Aim> Can you convert every line of the data below into a JSON list of strings, with one string per line and blank lines omitted?

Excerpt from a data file
* * *

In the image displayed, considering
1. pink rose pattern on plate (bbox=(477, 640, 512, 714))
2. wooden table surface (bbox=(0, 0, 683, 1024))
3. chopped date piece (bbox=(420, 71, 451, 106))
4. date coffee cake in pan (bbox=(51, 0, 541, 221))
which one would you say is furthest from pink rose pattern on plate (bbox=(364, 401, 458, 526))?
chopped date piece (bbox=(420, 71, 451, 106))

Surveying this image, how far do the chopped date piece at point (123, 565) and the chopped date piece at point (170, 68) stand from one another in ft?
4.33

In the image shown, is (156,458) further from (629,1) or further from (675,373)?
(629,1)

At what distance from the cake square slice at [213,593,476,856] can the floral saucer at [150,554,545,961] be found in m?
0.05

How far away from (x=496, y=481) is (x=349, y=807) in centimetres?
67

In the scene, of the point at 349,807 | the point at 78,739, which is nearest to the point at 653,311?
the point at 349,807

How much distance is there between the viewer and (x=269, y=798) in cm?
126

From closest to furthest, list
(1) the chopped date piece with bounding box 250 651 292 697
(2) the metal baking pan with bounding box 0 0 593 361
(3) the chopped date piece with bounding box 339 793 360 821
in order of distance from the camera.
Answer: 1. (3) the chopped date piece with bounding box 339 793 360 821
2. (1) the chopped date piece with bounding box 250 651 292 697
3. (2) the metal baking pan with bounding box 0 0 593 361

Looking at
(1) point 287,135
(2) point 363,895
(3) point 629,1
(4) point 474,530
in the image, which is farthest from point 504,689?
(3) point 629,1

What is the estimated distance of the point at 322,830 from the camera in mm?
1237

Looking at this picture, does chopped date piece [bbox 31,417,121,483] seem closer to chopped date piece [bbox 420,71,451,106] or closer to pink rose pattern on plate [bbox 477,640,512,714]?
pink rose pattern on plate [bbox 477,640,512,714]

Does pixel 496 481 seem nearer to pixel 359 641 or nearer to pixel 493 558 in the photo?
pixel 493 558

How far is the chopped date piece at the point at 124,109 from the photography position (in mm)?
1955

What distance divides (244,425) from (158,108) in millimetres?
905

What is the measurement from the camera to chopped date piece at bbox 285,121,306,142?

* * *

Expected answer>
[
  "In the image displayed, considering",
  "1. pink rose pattern on plate (bbox=(477, 640, 512, 714))",
  "2. wooden table surface (bbox=(0, 0, 683, 1024))",
  "3. chopped date piece (bbox=(420, 71, 451, 106))",
  "4. date coffee cake in pan (bbox=(51, 0, 541, 221))",
  "which one would you say is furthest from pink rose pattern on plate (bbox=(364, 401, 458, 526))?",
  "chopped date piece (bbox=(420, 71, 451, 106))",
  "Surveying this image, how far do the chopped date piece at point (123, 565) and the chopped date piece at point (170, 68) stand from one another in ft?",
  "4.33",
  "In the image shown, is (156,458) further from (629,1) or further from (675,373)?",
  "(629,1)",
  "At what distance from the cake square slice at [213,593,476,856] can the floral saucer at [150,554,545,961] be found in m?",
  "0.05",
  "How far away from (x=496, y=481) is (x=349, y=807) in centimetres?",
  "67",
  "In the scene, of the point at 349,807 | the point at 78,739, which is nearest to the point at 653,311?",
  "the point at 349,807",
  "How much distance is there between the viewer and (x=269, y=798) in cm?",
  "126",
  "From closest to furthest, list",
  "(1) the chopped date piece with bounding box 250 651 292 697",
  "(2) the metal baking pan with bounding box 0 0 593 361",
  "(3) the chopped date piece with bounding box 339 793 360 821",
  "in order of distance from the camera.",
  "Answer: 1. (3) the chopped date piece with bounding box 339 793 360 821",
  "2. (1) the chopped date piece with bounding box 250 651 292 697",
  "3. (2) the metal baking pan with bounding box 0 0 593 361",
  "Looking at",
  "(1) point 287,135",
  "(2) point 363,895",
  "(3) point 629,1",
  "(4) point 474,530",
  "in the image, which is farthest from point 504,689?",
  "(3) point 629,1",
  "What is the estimated distance of the point at 322,830 from the camera in mm?",
  "1237",
  "Looking at this picture, does chopped date piece [bbox 31,417,121,483] seem closer to chopped date piece [bbox 420,71,451,106] or closer to pink rose pattern on plate [bbox 477,640,512,714]?",
  "pink rose pattern on plate [bbox 477,640,512,714]",
  "Does pixel 496 481 seem nearer to pixel 359 641 or nearer to pixel 493 558 in the photo?",
  "pixel 493 558",
  "How far is the chopped date piece at the point at 124,109 from the photography position (in mm)?",
  "1955",
  "What distance divides (244,425) from (158,108) in millimetres?",
  "905",
  "What is the measurement from the camera to chopped date piece at bbox 285,121,306,142?"
]